- INSTRUCTIONS TO FOLLOW -
Copy every one of the rows below word for word, keeping each line unchanged.

━━━━━━

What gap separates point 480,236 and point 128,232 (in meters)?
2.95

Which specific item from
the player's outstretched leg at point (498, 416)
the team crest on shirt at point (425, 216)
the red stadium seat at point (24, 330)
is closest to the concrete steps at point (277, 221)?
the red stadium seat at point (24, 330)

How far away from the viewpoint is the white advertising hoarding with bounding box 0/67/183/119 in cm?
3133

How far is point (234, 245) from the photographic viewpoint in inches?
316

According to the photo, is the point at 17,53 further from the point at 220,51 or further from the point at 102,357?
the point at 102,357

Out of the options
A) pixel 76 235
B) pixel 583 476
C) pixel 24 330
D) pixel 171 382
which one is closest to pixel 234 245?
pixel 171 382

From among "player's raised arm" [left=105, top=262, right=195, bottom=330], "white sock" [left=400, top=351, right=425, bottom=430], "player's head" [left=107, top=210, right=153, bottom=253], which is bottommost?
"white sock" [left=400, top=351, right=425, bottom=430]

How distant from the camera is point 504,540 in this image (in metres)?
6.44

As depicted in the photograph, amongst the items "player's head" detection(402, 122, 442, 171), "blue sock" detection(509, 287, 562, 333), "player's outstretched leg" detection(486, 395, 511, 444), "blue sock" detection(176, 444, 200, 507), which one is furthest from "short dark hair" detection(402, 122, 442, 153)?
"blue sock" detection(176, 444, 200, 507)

━━━━━━

- WRITTEN ANSWER -
What gap separates point 480,236 and point 128,232 (in meters)?
2.95

Which specific item from
the player's outstretched leg at point (498, 416)
the team crest on shirt at point (425, 216)
the red stadium seat at point (24, 330)
is closest to the concrete steps at point (277, 221)?
the red stadium seat at point (24, 330)

How far away from the viewpoint is the white advertising hoarding with bounding box 0/67/183/119 in cm?
3133

How far is point (234, 245) from the photographic viewpoint in inches?
316

According to the photo, is the point at 17,53 further from the point at 220,51 or further from the point at 102,357?
the point at 102,357

Out of the options
A) pixel 76 235
B) pixel 583 476
C) pixel 24 330
D) pixel 171 382
which one is closest to pixel 234 245?
pixel 171 382

From among "player's raised arm" [left=105, top=262, right=195, bottom=330], "white sock" [left=400, top=351, right=425, bottom=430], "player's head" [left=107, top=210, right=153, bottom=253], which is bottommost?
"white sock" [left=400, top=351, right=425, bottom=430]

How distant from the camera is point 504,540 in this image (in metres)?
6.44

As depicted in the photograph, amongst the items "player's head" detection(402, 122, 442, 171), "blue sock" detection(509, 287, 562, 333), "player's outstretched leg" detection(486, 395, 511, 444), "blue sock" detection(176, 444, 200, 507), which one is furthest from "short dark hair" detection(402, 122, 442, 153)?
"blue sock" detection(176, 444, 200, 507)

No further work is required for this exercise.